Wise Psychiatry, PC $10,000 Fine
Wise Psychiatry, PC was fined $10,000 after they failed to meet a request for medical records. The patient’s personal representative, the father of the minor patient, first requested his son’s records in November 2017. In February 2018, when he hadn’t received access to the records, he filed a complaint with OCR. OCR then provided technical assistance to Wise, but in October 2018, he filed a second complaint when he still hadn’t received his son’s records. In May 2019, he finally received his son’s records.
September OCR Fines: HIPAA Privacy and Security Rule Violations
There were two organizations fined in September for violating both the HIPAA Privacy and Security Rules. Details of what led to the fines are discussed below.
Athens Orthopedic Clinic PA $1.5 Million Fine
Athens Orthopedic Clinic PA was fined $1.5 million for widespread Privacy Rule and Security Rule noncompliance. The OCR conducted an investigation into the healthcare organization after a database of 208,557 patients’ protected health information was found for sale online.
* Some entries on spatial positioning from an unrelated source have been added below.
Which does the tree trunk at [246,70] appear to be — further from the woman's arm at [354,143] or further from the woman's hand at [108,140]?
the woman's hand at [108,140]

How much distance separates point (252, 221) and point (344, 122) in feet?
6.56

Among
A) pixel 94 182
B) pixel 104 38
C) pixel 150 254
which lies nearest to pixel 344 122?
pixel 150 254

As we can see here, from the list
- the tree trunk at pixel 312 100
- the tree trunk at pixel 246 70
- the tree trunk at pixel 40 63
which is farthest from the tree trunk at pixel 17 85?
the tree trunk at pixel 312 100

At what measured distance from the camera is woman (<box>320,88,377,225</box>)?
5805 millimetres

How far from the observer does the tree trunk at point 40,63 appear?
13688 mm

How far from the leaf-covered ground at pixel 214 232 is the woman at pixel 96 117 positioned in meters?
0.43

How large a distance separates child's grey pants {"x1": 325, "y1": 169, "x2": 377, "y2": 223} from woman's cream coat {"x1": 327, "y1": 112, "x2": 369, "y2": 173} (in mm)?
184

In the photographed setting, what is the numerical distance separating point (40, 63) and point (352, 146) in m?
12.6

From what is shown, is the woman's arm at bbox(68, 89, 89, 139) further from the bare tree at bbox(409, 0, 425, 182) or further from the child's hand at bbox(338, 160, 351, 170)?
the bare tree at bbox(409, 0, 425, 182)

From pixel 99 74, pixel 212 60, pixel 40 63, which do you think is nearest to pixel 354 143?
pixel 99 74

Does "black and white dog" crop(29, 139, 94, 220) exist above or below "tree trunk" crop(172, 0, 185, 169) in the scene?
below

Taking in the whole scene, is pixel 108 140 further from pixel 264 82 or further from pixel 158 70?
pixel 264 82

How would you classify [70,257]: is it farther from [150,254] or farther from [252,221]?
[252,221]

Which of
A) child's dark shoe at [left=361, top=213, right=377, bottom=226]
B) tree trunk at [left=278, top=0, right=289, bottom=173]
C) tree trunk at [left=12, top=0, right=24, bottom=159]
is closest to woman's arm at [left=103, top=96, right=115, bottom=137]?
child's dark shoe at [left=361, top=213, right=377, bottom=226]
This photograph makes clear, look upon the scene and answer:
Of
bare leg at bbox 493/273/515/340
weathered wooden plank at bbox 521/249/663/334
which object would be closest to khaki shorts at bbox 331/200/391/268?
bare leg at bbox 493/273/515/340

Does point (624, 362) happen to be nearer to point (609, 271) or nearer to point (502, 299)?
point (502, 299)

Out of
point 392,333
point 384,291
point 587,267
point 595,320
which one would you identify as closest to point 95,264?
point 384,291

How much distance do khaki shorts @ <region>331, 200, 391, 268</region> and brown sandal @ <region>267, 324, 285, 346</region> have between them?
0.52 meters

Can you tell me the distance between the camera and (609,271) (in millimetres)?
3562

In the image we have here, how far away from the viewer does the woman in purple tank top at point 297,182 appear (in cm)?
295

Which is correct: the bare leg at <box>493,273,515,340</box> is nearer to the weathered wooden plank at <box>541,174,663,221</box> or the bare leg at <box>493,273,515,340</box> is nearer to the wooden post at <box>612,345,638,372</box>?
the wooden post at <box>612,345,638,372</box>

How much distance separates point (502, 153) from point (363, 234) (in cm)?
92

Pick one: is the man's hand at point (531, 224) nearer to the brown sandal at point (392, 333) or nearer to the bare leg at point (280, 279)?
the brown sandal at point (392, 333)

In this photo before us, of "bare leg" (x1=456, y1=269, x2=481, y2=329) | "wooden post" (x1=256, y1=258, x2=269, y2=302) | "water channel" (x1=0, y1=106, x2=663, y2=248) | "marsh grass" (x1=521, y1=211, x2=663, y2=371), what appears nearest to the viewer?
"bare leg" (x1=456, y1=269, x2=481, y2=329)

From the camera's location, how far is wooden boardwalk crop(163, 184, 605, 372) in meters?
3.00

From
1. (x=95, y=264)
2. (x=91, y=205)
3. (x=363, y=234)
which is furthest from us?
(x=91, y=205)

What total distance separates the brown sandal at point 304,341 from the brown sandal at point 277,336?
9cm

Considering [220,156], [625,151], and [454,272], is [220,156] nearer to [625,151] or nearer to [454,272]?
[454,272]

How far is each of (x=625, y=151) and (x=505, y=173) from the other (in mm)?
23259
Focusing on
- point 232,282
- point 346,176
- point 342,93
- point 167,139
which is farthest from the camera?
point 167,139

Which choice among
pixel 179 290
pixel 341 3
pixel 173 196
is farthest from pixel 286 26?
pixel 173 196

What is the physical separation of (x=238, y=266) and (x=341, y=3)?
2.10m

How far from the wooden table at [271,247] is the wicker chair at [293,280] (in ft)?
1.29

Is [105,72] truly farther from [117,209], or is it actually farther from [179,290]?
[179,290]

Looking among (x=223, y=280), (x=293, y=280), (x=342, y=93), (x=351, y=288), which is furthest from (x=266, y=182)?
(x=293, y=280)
OCR’s investigation found that Athens Orthopedic failed to conduct a risk analysis; implement risk management and audit controls; maintain policies and procedures; have signed business associate agreements with several business associates; and provide HIPAA training to their workforce.
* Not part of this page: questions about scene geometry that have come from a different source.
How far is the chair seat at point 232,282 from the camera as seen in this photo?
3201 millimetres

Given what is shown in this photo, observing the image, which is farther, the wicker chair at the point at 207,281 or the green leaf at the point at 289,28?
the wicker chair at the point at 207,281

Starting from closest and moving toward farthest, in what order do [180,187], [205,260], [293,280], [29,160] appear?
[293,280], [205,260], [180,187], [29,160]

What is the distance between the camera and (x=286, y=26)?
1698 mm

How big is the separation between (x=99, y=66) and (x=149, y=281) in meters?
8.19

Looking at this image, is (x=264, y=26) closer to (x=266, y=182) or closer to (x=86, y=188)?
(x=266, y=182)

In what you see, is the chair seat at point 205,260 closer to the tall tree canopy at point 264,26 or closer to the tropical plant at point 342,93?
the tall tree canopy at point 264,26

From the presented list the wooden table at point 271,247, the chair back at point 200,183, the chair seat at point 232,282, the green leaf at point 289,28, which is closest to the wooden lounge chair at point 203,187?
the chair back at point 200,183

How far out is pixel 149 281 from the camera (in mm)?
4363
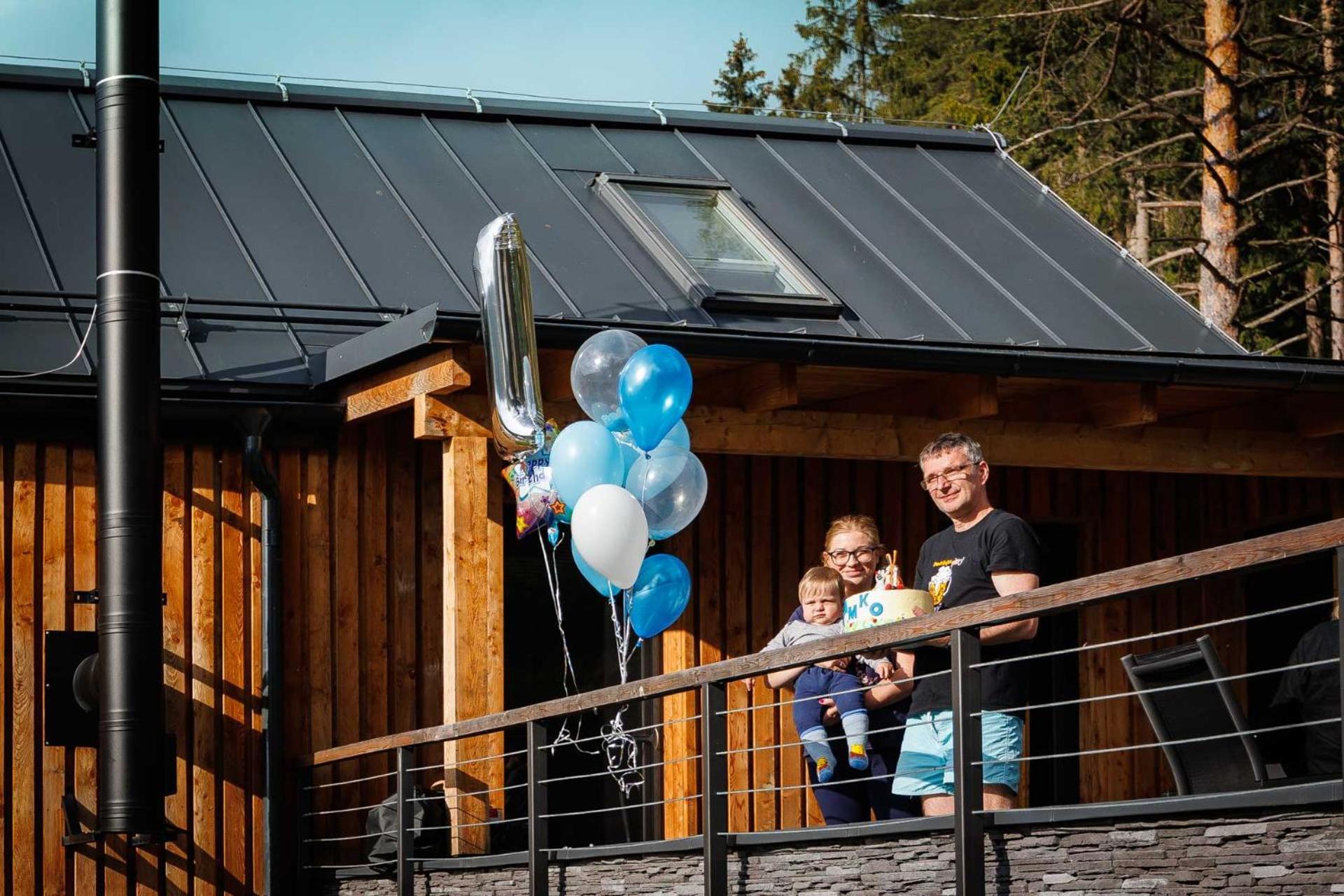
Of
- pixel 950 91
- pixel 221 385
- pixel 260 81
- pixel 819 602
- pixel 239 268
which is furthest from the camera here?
pixel 950 91

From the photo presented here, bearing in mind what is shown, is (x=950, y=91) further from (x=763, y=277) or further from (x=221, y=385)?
(x=221, y=385)

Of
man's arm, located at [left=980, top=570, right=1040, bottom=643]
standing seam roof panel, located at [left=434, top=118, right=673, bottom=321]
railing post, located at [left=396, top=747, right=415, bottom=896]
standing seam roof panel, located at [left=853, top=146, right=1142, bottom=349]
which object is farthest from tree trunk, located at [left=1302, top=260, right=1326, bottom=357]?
man's arm, located at [left=980, top=570, right=1040, bottom=643]

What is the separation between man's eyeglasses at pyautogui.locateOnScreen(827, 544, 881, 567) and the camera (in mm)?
7188

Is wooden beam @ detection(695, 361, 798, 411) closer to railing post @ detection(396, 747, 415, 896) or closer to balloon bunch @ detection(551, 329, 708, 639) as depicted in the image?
balloon bunch @ detection(551, 329, 708, 639)

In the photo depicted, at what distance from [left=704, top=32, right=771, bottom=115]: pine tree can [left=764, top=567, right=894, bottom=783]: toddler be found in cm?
2579

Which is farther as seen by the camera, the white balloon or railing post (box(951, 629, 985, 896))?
the white balloon

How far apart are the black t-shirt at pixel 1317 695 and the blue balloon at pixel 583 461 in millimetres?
2623

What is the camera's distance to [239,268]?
10102mm

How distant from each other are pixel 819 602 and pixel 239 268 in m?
4.39

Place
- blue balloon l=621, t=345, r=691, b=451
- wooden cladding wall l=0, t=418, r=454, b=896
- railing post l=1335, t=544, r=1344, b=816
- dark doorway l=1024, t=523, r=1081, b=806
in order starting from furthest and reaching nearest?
dark doorway l=1024, t=523, r=1081, b=806
wooden cladding wall l=0, t=418, r=454, b=896
blue balloon l=621, t=345, r=691, b=451
railing post l=1335, t=544, r=1344, b=816

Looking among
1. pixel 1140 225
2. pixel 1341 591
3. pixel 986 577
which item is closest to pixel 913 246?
pixel 986 577

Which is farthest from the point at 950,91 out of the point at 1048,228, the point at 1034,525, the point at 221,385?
the point at 221,385

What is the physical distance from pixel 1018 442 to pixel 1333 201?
514 inches

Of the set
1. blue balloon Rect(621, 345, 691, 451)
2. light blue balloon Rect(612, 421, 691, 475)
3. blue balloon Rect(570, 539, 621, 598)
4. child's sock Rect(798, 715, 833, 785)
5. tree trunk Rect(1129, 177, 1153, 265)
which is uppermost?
tree trunk Rect(1129, 177, 1153, 265)
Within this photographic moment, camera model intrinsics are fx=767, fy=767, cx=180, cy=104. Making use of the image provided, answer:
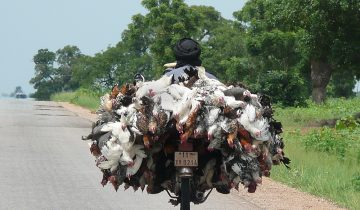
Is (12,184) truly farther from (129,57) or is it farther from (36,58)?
(36,58)

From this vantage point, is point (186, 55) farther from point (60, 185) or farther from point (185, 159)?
point (60, 185)

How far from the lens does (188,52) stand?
543 centimetres

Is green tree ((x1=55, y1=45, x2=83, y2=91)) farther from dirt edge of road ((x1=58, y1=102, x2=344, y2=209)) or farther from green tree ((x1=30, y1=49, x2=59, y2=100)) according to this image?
dirt edge of road ((x1=58, y1=102, x2=344, y2=209))

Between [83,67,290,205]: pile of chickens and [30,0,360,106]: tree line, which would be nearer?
[83,67,290,205]: pile of chickens

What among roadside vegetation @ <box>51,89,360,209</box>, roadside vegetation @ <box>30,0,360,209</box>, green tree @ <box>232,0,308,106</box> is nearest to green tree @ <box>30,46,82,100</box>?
roadside vegetation @ <box>30,0,360,209</box>

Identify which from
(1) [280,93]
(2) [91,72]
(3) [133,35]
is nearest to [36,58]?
(2) [91,72]

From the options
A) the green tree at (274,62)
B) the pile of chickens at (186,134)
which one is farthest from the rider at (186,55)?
the green tree at (274,62)

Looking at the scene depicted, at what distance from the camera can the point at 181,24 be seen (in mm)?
54094

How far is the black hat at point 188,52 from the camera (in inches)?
214

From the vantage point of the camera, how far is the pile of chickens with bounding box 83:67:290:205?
15.9 feet

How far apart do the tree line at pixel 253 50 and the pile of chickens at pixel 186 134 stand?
1.94 feet

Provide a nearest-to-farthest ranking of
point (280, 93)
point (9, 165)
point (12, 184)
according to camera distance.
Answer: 1. point (12, 184)
2. point (9, 165)
3. point (280, 93)

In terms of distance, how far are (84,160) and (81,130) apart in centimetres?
1055

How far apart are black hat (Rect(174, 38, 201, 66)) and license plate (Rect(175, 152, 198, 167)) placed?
82 cm
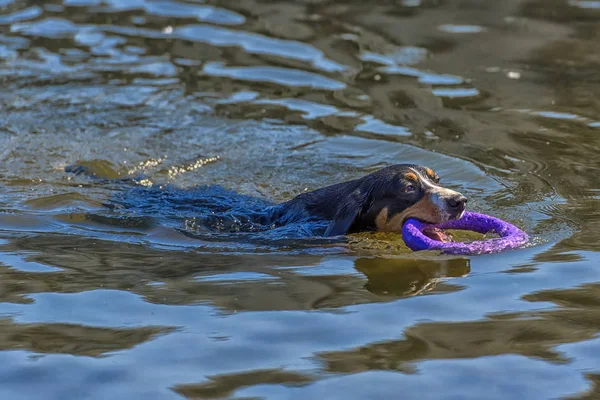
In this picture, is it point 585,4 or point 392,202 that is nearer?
point 392,202

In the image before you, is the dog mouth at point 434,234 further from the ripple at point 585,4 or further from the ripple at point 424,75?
the ripple at point 585,4

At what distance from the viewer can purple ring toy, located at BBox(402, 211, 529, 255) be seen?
714 cm

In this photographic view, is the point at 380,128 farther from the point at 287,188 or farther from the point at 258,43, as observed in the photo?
the point at 258,43

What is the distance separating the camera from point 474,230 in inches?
306

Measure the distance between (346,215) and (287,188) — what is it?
2.18 m

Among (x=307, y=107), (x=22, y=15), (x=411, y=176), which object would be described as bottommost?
(x=307, y=107)

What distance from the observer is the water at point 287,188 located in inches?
206

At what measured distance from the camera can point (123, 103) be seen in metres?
12.4

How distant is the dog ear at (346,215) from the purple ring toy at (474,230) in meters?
0.41

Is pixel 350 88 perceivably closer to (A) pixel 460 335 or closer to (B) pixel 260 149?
(B) pixel 260 149

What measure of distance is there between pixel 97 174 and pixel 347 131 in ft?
9.47

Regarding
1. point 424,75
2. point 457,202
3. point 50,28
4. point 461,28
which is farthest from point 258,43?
point 457,202

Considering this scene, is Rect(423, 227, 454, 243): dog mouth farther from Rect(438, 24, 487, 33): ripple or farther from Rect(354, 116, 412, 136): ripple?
Rect(438, 24, 487, 33): ripple

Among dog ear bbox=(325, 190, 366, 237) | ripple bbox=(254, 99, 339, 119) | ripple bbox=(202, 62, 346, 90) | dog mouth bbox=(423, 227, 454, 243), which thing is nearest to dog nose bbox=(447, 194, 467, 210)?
dog mouth bbox=(423, 227, 454, 243)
“Hacking is the number one source of large health care data breaches. Health care providers that fail to follow the HIPAA Security Rule make their patients’ health data a tempting target for hackers,” stated OCR Director Roger Severino.
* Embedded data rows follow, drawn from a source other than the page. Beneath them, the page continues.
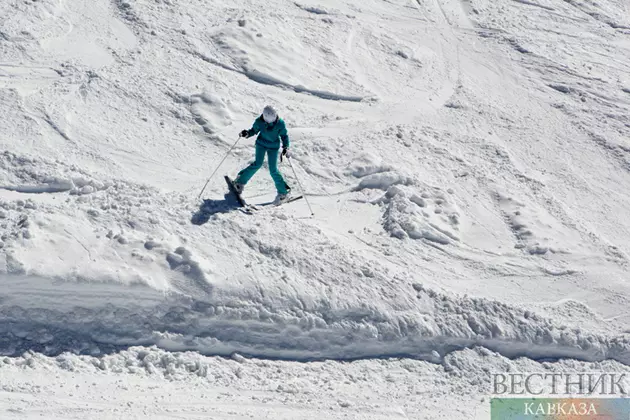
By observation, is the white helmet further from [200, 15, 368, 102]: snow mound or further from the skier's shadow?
[200, 15, 368, 102]: snow mound

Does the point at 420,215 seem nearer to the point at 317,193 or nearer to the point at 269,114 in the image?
the point at 317,193

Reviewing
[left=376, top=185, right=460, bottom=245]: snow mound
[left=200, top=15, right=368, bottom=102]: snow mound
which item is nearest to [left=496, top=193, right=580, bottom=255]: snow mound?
[left=376, top=185, right=460, bottom=245]: snow mound

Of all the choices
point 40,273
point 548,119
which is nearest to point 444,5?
point 548,119

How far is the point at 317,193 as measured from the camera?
1259 cm

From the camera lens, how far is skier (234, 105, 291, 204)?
11158mm

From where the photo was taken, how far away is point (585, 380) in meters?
10.5

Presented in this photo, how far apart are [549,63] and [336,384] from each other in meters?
10.4

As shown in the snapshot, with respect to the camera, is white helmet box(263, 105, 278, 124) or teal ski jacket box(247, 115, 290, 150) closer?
white helmet box(263, 105, 278, 124)

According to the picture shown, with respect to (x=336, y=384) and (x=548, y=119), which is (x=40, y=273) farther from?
(x=548, y=119)

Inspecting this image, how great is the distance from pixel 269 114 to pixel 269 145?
57cm
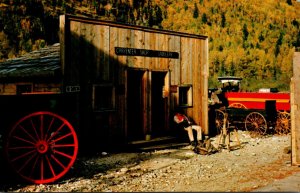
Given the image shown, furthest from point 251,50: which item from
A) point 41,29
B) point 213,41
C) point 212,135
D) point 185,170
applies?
point 185,170

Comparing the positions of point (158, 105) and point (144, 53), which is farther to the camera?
point (158, 105)

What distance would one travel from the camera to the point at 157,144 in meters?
12.9

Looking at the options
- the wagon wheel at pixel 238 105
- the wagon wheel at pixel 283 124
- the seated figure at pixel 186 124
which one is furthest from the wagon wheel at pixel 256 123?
the seated figure at pixel 186 124

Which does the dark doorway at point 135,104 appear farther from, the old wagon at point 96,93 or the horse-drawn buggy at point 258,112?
Result: the horse-drawn buggy at point 258,112

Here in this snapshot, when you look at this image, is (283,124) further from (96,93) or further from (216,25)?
(216,25)

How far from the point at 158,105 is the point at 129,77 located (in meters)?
1.64

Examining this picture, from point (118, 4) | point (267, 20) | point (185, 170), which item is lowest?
point (185, 170)

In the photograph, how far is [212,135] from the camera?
16219mm

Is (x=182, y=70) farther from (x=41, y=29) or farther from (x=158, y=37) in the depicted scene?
Answer: (x=41, y=29)

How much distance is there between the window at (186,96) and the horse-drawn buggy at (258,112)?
1.62 meters

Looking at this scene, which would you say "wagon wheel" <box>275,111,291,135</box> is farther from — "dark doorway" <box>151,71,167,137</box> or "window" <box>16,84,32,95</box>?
"window" <box>16,84,32,95</box>

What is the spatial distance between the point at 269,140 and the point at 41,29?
1352 inches

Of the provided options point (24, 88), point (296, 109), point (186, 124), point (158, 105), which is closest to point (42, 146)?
point (24, 88)

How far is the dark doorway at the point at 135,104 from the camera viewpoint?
12.9 m
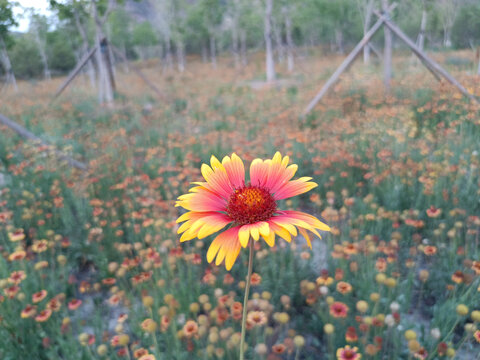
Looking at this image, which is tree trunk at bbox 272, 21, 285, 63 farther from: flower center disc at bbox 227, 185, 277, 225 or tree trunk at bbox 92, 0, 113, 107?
flower center disc at bbox 227, 185, 277, 225

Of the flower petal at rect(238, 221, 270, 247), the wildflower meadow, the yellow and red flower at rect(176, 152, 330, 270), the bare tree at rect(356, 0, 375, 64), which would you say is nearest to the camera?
the flower petal at rect(238, 221, 270, 247)

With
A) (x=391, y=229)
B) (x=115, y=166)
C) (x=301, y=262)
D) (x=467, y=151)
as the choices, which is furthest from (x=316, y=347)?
(x=115, y=166)

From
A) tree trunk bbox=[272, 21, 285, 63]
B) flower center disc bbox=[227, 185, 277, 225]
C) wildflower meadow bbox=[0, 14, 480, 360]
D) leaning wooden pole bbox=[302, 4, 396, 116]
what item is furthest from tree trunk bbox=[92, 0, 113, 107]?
flower center disc bbox=[227, 185, 277, 225]

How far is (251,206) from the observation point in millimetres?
896

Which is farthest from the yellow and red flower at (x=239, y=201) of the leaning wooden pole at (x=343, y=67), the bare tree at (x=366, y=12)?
the bare tree at (x=366, y=12)

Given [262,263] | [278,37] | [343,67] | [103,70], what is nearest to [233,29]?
[278,37]

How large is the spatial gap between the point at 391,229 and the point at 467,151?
4.09 ft

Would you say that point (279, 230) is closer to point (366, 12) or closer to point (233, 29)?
point (366, 12)

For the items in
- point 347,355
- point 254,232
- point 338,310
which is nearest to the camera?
point 254,232

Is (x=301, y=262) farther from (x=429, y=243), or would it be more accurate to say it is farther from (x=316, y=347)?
(x=429, y=243)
Click here to read the OCR press release.
Premera Blue Cross $6.8 Million Fine
Premera Blue Cross was fined $6.8 million for violating the HIPAA Privacy and Security Rules. Premera filed a breach report with OCR after discovering that they had been the victim of an ongoing cyberattack. It took Premera nine months to discover the cyberattack, and 10.4 million patients’ protected health information was exposed in the incident. After conducting an investigation into the incident, OCR found that Premera failed to conduct an enterprise-wide risk analysis; implement risk management; and audit controls.
“If large health insurance entities don’t invest the time and effort to identify their security vulnerabilities, be they technical or human, hackers surely will. This case vividly demonstrates the damage that results when hackers are allowed to roam undetected in a computer system for nearly nine months,” said Roger Severino, OCR Director.
September OCR Fines: HIPAA Security Rule Violations
One of the September OCR fines was issued for widespread HIPAA Security Rule violations. The details of why they were fined are discussed below.
CHSPSC, LLC Fined $2.3 Million Fine
CHSPSC, LLC was fined $2.3 million for violating the HIPAA Security Rule. The healthcare provider was the victim of a hack lasting for four months, even though the FBI alerted CHSPSC of the attack just eight days after it began. As a result 6.1 million patients were exposed by the hack, and a class action lawsuit was filed against CHSPSC; they settled for $3.1 million. In addition, upon investigation by OCR, it was found that CHSPSC failed to conduct a risk analysis; implement information system activity review and security incident procedures; and implement access controls.
“The health care industry is a known target for hackers and cyberthieves. The failure to implement the security protections required by the HIPAA Rules, especially after being notified by the FBI of a potential breach, is inexcusable,” said OCR Director Roger Severino.